Decisione per anticipare il Qe
Sia la Svizzera che la Danimarca hanno agito prima della riunione della Bce di giovedì prossimo che, secondo le previsioni, avvierà un massiccio piano di acquisto di titoli di Stato, il cosiddetto Quantitative easing (Qe), per immettere liquidità nel sistema e cercare di portare l’Europa fuori dal rischio deflazione. Il Qe della Bce potrebbe innescare ulteriori pressioni ribassiste sull’euro e dunque mettere in pericolo la tenuta del tasso di cambio del franco svizzero e della corona danese sulla moneta unica.

La Danimarca è l’unico Paese della Ue, oltre al Regno Unito, ad avere una clausola di «opt-out» che le consente di non aderire all’euro pur facendo parte dell’Unione Europea. È anche uno dei pochi Paesi dell’Unione Europea - insieme a Germania, Lussemburgo e Svezia - ad avere un rating tripla A per tutte e tre le maggiori agenzie, cosa che rende più attrattivi i suoi titoli di debito.

In Croazia cambio fisso con il franco per difendere i mutui in valuta
Il contagio svizzero arriva anche nei Paesi dell’Est europeo, che hanno l’annoso problema dei mutui immobiliari contratti in franchi svizzeri. La Croazia ha appena preso una decisione drastica: stabilire per un anno un cambio fisso di 6,39 kune (la valuta locale) per un franco, il tasso di cambio precedente alla mossa a sorpresa della Banca centrale elvetica, per proteggere i 60mila concittadini che negli anni scorsi hanno contratto un mutuo in franchi.

La Polonia prepara «misure straordinarie»
Situazione simile in Polonia, dove i mutui in franchi ammontano a 36 miliardi di dollari, pari all’8% del Pil. Il presidente della Banca centrale, Marek Belka, ha detto che la rivalutazione del franco sullo zloty - la moneta polacca è passata in un giorno da un cambio di 3,6 a uno di 4,2 - richiede «misure straordinarie» (martedì si riunisce la Banca centrale e potrebbe annunciare decisioni in materia). La maggior parte dei 566mila polacchi che hanno mutui in franchi svizzeri li hanno contratti nel triennio 23006-2008, quando per un franco bastavano 2-2,5 zloty. La valuta polacca dunque ha quasi dimezzato il suo valore nei confronti di quella elvetica, un vero e proprio salasso per i mutuatari. Circa il 37% del debito delle famiglie polacche è denominato in franchi.

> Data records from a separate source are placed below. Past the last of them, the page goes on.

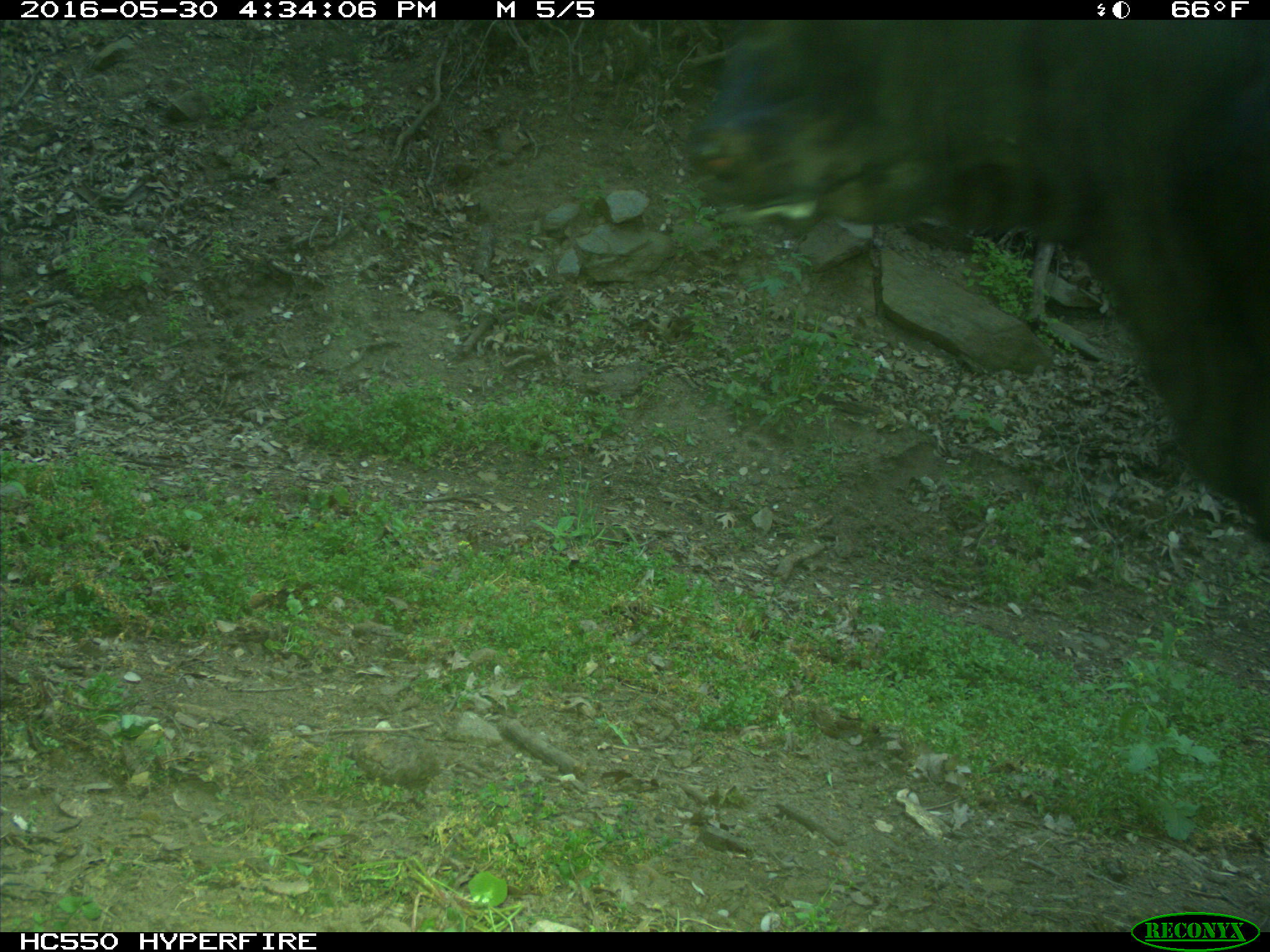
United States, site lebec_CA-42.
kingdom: Animalia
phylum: Chordata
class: Mammalia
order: Artiodactyla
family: Bovidae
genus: Bos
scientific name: Bos taurus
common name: domestic cow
Bos taurus (domestic cow).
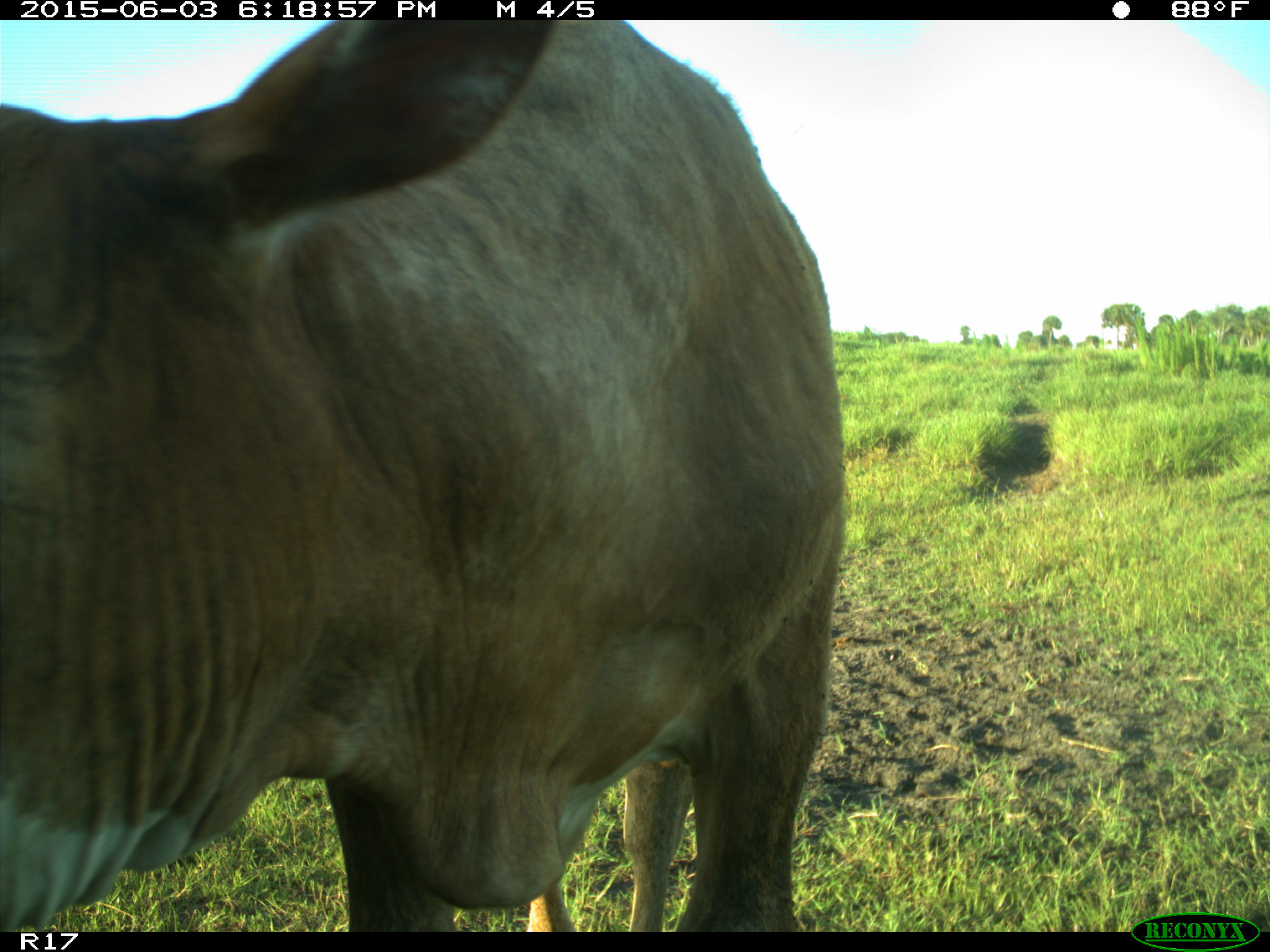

Mutui in franchi molto popolari a Est
I mutui in franchi svizzeri erano molto popolari nei Paesi dell’Europa centro-orientale durante il boom del mercato immobiliare che ha preceduto la grande crisi finanziaria degli ultimi anni. Questo perché i tassi sul franco erano molto più bassi di quelli in valuta locale e dunque più convenienti. L’improvvisa rivalutazione della valuta elvetica ora rende molto più costoso il pagamento delle rate e potrebbe provocare un’ondata di insolvenze e di pignoramenti.

L’eccezione ungherese
L’unico Paese al riparo appare l’Ungheria, dove il governo guidato da Viktor Orban ha approvato lo scorso anno una legge che ha obbligato le banche a convertire i mutui in valuta locale (il fiorino) a tassi di cambio vantaggiosi per le famiglie indebitate. Un provvedimento duramente criticato dalle banche internazionali presenti nel Paese (incluse quelle italiane), che però alla luce degli ultimi eventi ha protetto i mutuatari ungheresi. (G.Me.)